Michael, I don't see how your code sample for (3) is any different to the
compiler than Roman's original sink2.
I also don't see how the original sink2 creates a bad bind tree. I presume
that the reason "fold" works is due to the streaming optimization rule, and
not due to its implementation, which looks almost identical to (3).
I worry about using fold in this case, which is only strict up to WHNF, and
therefore wouldn't necessarily force the integers in the tuples; instead it
would create tons of integer thunks, wouldn't it? Roman's hand-coded sink2
avoids this issue so I presume that's not what is causing his memory woes.
-- Dan Burton
On Wed, Aug 27, 2014 at 2:55 PM, Roman Cheplyaka
* Michael Snoyman
[2014-08-27 23:48:06+0300] The problem is the following Sink, which counts how many even/odd Tokens are seen:
type SinkState = (Integer, Integer)
sink2 :: (Monad m) => SinkState -> Sink Token m SinkState sink2 state@(!evenCount, !oddCount) = do maybeToken <- await case maybeToken of Nothing -> return state (Just Even) -> sink2 (evenCount + 1, oddCount ) (Just Odd ) -> sink2 (evenCount , oddCount + 1)

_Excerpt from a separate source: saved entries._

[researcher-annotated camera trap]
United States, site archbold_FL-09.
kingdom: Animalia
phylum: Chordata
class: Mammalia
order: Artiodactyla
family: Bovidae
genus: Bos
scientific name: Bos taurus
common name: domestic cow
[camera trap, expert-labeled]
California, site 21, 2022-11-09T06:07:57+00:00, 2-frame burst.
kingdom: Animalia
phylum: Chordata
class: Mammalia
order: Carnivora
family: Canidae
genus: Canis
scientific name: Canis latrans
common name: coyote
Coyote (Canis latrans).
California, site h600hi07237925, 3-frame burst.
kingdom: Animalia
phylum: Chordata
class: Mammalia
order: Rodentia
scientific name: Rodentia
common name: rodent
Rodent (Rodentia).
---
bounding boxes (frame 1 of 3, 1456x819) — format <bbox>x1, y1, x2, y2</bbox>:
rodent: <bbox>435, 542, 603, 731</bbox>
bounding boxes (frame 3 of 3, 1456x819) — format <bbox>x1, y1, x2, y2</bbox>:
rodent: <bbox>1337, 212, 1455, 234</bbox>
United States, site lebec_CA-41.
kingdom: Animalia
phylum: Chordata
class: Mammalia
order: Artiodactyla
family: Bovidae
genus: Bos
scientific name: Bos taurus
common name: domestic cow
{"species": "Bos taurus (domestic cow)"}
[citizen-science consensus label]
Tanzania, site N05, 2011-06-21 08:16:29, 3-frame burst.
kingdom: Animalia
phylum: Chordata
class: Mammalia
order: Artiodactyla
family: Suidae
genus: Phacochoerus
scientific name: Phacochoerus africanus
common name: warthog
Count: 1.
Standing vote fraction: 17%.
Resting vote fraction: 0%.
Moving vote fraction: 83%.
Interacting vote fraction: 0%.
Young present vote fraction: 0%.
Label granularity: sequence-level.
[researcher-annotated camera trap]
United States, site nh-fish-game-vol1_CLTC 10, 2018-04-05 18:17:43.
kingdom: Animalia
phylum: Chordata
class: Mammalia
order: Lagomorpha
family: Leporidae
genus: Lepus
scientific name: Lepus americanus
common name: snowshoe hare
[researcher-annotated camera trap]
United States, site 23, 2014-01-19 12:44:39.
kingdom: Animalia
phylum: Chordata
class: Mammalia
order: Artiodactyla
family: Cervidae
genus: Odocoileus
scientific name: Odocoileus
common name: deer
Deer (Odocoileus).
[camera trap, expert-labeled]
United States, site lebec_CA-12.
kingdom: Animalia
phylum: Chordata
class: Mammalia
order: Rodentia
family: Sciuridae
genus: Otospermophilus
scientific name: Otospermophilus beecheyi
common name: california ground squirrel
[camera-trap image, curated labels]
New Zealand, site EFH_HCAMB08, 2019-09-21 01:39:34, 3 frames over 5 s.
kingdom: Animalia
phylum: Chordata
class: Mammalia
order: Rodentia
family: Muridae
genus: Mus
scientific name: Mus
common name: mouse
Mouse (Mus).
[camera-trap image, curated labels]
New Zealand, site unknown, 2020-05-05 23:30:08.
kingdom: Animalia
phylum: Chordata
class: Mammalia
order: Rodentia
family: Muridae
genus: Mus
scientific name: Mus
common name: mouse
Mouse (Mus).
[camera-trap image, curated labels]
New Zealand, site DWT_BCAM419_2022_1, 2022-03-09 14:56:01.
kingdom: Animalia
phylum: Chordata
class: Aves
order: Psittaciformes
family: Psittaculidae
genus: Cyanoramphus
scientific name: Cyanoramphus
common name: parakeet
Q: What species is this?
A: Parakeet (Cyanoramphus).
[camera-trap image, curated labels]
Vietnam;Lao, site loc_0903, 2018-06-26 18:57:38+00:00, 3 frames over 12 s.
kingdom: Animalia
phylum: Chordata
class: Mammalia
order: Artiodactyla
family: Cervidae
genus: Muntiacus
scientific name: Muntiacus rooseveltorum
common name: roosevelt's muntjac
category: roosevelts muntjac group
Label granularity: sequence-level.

Wow, talk about timing! What you've run into here is expensive monadic bindings. As it turns out, this is exactly what my blog post from last week[1] covered. You have three options to fix this:
1. Just upgrade to conduit 1.2.0, which I released a few hours ago, and uses the codensity transform to avoid the problem. (I just tested your code; you get constant memory usage under conduit 1.2.0, seemingly without any code change necessary.)
Interesting. From looking at sink2, it seems that it produces a good, right-associated bind tree. Am I missing something?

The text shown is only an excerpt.